START TEXT FOR ANALYSIS

The Company said that on January 1, 2009, Jon Couchman assumed the role of Chief
Executive Officer and President of Footstar, Inc., while retaining his position
as Chairman of the Board. He succeeds Jeff Shepard, whose employment agreement
with Footstar terminated on December 31, 2008. 

Mr. Couchman stated, "The Board of Directors of Footstar thanks Jeff for his 14
years of dedication and service to the company, its employees and shareholders,
and we wish him all the best in the future. I look forward to continuing my
involvement with Footstar in this expanded role as we move ahead with the
wind-down of the business." 

Consistent with the Plan of Liquidation adopted by the Footstar Board on May 9,
2008, Footstar is proceeding with the liquidation and dissolution of the
Company, following the expiration of its agreement with Kmart on December 31,
2008 under which it has operated the footwear departments in Kmart stores. Kmart
has agreed to purchase the inventory that was in these Kmart footwear
departments as of December 31, 2008. 

Today, the Company announced a $1 per share cash distribution, payment of which
is contingent on receipt of amounts due from Kmart for the inventory. The
distribution would be paid to shareholders of record at the close of business on
January 20, 2009. The distribution is scheduled to be paid on January 27, 2009
assuming receipt of amounts due from Kmart (and could be delayed or rescheduled
in the event such amounts are not timely received). Including the distribution
announced today, since March 27, 2007 the Company has declared cumulative
distributions to shareholders of $7 per share. 

The distribution is expected to be treated as a return of capital for tax
reporting purposes, but shareholders will receive further information on Form
1099 after the end of 2009 and are encouraged to consult with their own tax
advisors regarding the tax treatment of the distribution. Under NASDAQ rules, it
is anticipated that Footstar's stock will trade ex dividend the day after the
payment of the dividend. The Company is continuing to prepare for the wind-down
of its business and for the submission of a plan of dissolution to the Company's
stockholders.

END TEXT FOR ANALYSIS

#### [TO DO]
According to the Footstar announcement above, on what date is the $1 per share cash distribution scheduled to be paid?

START DATA BLOCK

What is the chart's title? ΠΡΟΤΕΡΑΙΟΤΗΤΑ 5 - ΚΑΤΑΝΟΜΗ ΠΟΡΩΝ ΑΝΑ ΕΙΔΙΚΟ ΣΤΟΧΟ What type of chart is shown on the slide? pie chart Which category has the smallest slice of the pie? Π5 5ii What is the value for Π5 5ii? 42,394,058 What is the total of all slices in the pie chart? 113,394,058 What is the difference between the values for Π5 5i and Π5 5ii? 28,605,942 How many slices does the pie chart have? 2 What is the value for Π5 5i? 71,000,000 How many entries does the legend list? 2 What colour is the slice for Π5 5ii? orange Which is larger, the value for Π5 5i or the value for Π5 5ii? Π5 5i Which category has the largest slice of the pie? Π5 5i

END DATA BLOCK

#### [RESPONSE]
January 27, 2009, assuming the amounts due from Kmart are received.